All most no heating bills, but you really needed sunglasses a lot. The Vermont Architect had me add 2 awning windows that were up at the peaks, on the ends that were open 8-9 month a year to varying degrees, just like in an old barn. Each May we put up Awnings across the S facing front and with big sliders to capture air, a screen porch on the N. side and the peak windows, it was fully comfortable on most summer days. (What happened next, I sell the home, a year layer there is an accidental fire, they build new the next owner immediately put on a front porch, blocked the sun, and put in a traditional heating system. And so it goes. )
Pro - Bright and winter toasty, low energy costs... Con .. a little too warm in the shoulder months, awning maintenance, my wife didn't really care for the temp. swing, but fans and Russian stove worked on that. There were compromises and nothing fully black and white.
Fast forward 20 years, I purchased a highly insulated Cape with the wrong orientation, I have adapted this place 3 different ways to tomorrow, with more glass, more insulation, porch adaptation etc.., PV system.. it all works reasonably well. This also has awnings... everyone should use awnings, they add charm and really work. I do not care for this house nearly as much.
Pros, traditional, lives reasonably and mostly efficient. Cons - the wrong axis forces fossil fuel usage, lights, heat etc .. due to rm layout and livability. Pro and Con are really the same as I am the enemy, I am far too aware of thermostats and light switches, even though we have PV and almost no electric cost. More compromises..my wife likes this place better.
The Shed is a hybrid- it has the right axis, windows mostly south, 2 ft over hang roof, summer awnings, fully vented metal roof, insulated concrete slab floor w/ pex installed, one floor 1800 sqft.. Ice and water wrapped, 6" + recycled foam on the external walls and 8" external ceiling,
The Compromises first, I would rather have more solar gain in the winter, bright and warm wins.

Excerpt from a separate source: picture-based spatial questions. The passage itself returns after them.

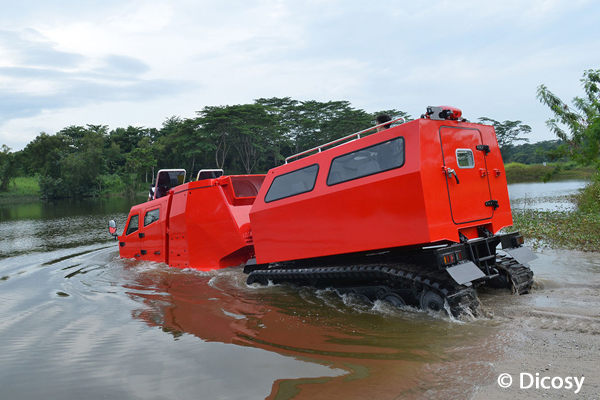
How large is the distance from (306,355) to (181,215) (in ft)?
17.5

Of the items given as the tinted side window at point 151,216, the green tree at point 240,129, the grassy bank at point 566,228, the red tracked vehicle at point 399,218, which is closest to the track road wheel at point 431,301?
the red tracked vehicle at point 399,218

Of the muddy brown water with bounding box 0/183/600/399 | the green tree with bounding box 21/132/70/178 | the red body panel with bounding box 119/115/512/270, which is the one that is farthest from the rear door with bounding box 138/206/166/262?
the green tree with bounding box 21/132/70/178

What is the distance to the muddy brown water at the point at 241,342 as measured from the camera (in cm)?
378

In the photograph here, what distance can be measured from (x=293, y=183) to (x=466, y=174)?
2.46 m

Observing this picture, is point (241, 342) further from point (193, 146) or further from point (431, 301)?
point (193, 146)

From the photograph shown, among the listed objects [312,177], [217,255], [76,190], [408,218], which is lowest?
[217,255]

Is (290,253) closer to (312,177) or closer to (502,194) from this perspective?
(312,177)

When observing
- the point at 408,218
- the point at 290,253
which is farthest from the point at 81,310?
the point at 408,218

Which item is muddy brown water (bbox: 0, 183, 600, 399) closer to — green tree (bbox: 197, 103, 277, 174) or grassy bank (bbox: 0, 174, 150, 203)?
green tree (bbox: 197, 103, 277, 174)

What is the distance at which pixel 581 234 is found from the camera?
9703 millimetres

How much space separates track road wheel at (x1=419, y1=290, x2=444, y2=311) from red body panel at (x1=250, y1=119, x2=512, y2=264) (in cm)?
68

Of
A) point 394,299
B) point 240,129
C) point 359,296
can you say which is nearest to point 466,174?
point 394,299

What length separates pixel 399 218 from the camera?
5168 mm

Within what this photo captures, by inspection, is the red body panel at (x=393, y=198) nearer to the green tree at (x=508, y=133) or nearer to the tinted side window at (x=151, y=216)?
the tinted side window at (x=151, y=216)
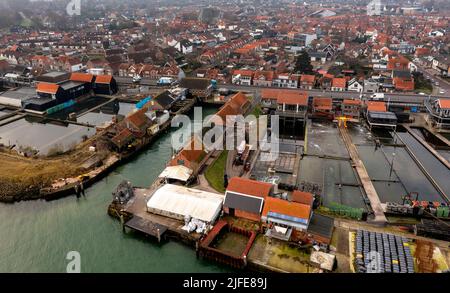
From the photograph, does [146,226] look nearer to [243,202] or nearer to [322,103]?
[243,202]

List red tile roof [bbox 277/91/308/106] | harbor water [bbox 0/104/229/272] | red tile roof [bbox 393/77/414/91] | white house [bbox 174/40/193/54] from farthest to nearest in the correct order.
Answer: white house [bbox 174/40/193/54] < red tile roof [bbox 393/77/414/91] < red tile roof [bbox 277/91/308/106] < harbor water [bbox 0/104/229/272]

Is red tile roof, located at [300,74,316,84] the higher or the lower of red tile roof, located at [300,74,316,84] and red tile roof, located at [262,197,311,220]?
the higher

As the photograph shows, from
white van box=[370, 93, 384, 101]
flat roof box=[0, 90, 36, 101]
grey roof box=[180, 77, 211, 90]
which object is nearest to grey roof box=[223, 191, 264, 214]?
grey roof box=[180, 77, 211, 90]

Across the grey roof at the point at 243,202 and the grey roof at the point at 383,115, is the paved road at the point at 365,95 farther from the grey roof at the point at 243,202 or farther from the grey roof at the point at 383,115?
the grey roof at the point at 243,202

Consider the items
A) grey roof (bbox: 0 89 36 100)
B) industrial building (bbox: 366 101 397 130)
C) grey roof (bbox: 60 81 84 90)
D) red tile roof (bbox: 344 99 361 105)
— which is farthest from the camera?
grey roof (bbox: 60 81 84 90)

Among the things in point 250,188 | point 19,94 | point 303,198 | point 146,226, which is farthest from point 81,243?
point 19,94

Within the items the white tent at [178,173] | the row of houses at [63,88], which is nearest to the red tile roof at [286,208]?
the white tent at [178,173]

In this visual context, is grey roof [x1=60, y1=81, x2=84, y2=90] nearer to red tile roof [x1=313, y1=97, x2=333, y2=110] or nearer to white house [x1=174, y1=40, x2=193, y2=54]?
red tile roof [x1=313, y1=97, x2=333, y2=110]
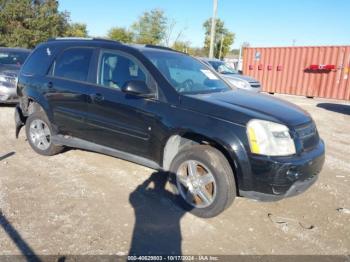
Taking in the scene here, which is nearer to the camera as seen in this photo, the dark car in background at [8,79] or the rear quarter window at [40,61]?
the rear quarter window at [40,61]

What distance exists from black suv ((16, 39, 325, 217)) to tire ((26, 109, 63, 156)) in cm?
5

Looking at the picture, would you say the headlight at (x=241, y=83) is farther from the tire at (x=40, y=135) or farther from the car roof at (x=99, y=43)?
→ the tire at (x=40, y=135)

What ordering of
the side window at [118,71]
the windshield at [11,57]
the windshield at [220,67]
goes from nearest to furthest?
1. the side window at [118,71]
2. the windshield at [11,57]
3. the windshield at [220,67]

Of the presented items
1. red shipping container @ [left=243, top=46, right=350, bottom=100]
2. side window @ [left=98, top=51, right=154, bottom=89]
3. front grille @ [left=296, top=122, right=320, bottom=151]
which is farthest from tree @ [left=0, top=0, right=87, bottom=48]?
front grille @ [left=296, top=122, right=320, bottom=151]

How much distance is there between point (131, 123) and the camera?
417cm

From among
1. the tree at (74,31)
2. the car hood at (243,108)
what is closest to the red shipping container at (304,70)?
the car hood at (243,108)

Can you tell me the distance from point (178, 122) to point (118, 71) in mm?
1185

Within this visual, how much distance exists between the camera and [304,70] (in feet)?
55.3

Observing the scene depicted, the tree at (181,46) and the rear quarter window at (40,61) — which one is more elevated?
the tree at (181,46)

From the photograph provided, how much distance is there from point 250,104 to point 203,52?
53826 mm

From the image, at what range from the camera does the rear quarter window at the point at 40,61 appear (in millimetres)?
5293

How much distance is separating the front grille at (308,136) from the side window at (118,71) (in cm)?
176

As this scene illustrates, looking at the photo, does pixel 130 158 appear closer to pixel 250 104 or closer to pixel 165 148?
pixel 165 148

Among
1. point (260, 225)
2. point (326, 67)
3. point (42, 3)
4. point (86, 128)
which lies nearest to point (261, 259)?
point (260, 225)
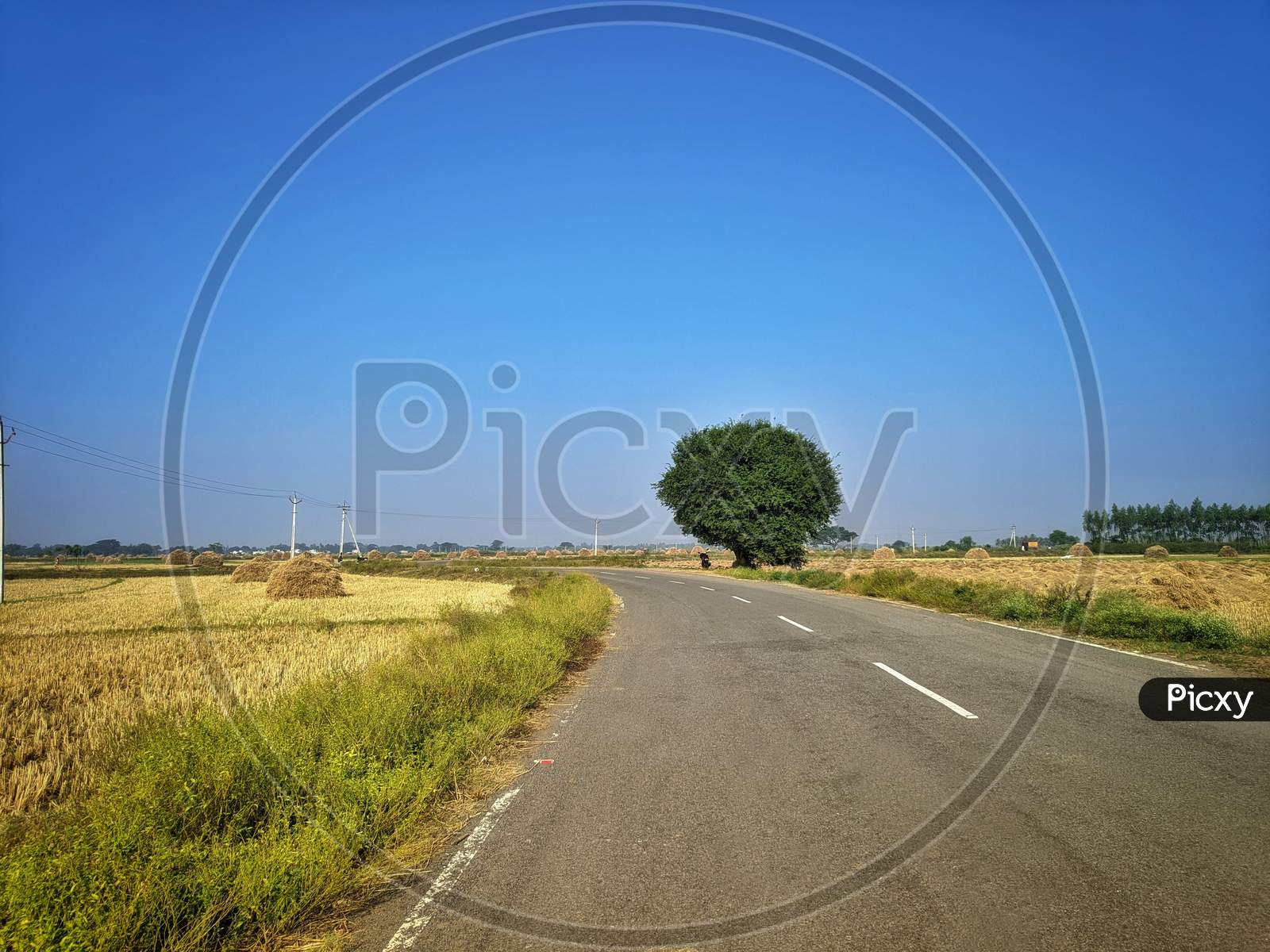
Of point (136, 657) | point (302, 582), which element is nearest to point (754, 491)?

Having to open a venting window or large doors is the compromise. Nothing too mechanical please, it costs a lot and low ROI,. The compromise of Awnings and airflow will resolve most summer issues. It is the magical mini-split, that will be needed most, to take the edge off winter and summer. (there may even be an issue with those mini-splits), The slab will also play a role in some way. PV will be added before the end of 2016, This building may never actually go on to the grid.
If you have a growing family, there will be compromise, parents moving back in compromise, retrofit compromise, the technology compromise, millennial compromise, the Uberization compromise, the Financial compromise. Being in the RE Brokerage business, with emphasis on Marketing and Sales, I can attest to less is usually more, technology is as much a trap as a help, there is always something new.... and time tested design, products and methods usually win.
Sorry for the soap box turn, but I just read about the Romans and the aqueducts, the mini-split cop efficiencies and then passive solar ... I couldn't help myself. The sun wins in multiple ways, the technology of insulation wins, the idea of simple planning and design wins and it must have financial and environmental sense. I'm done. Thanks.
Response to Howard Kelley
Thanks for sharing your experience. It's all relevant, and it all rings true.
Indeed, the energy nerd often has different expectations and desires from the energy nerd's spouse. This raises many questions; for example, why is it that the energy nerd is willing to accept wider indoor temperature swings than the energy nerd's spouse? Is it because the energy nerd, by definition, is invigorated by these temperature swings? Or is it because the energy nerd is willfully blind to data that don't fit the energy nerd's world view?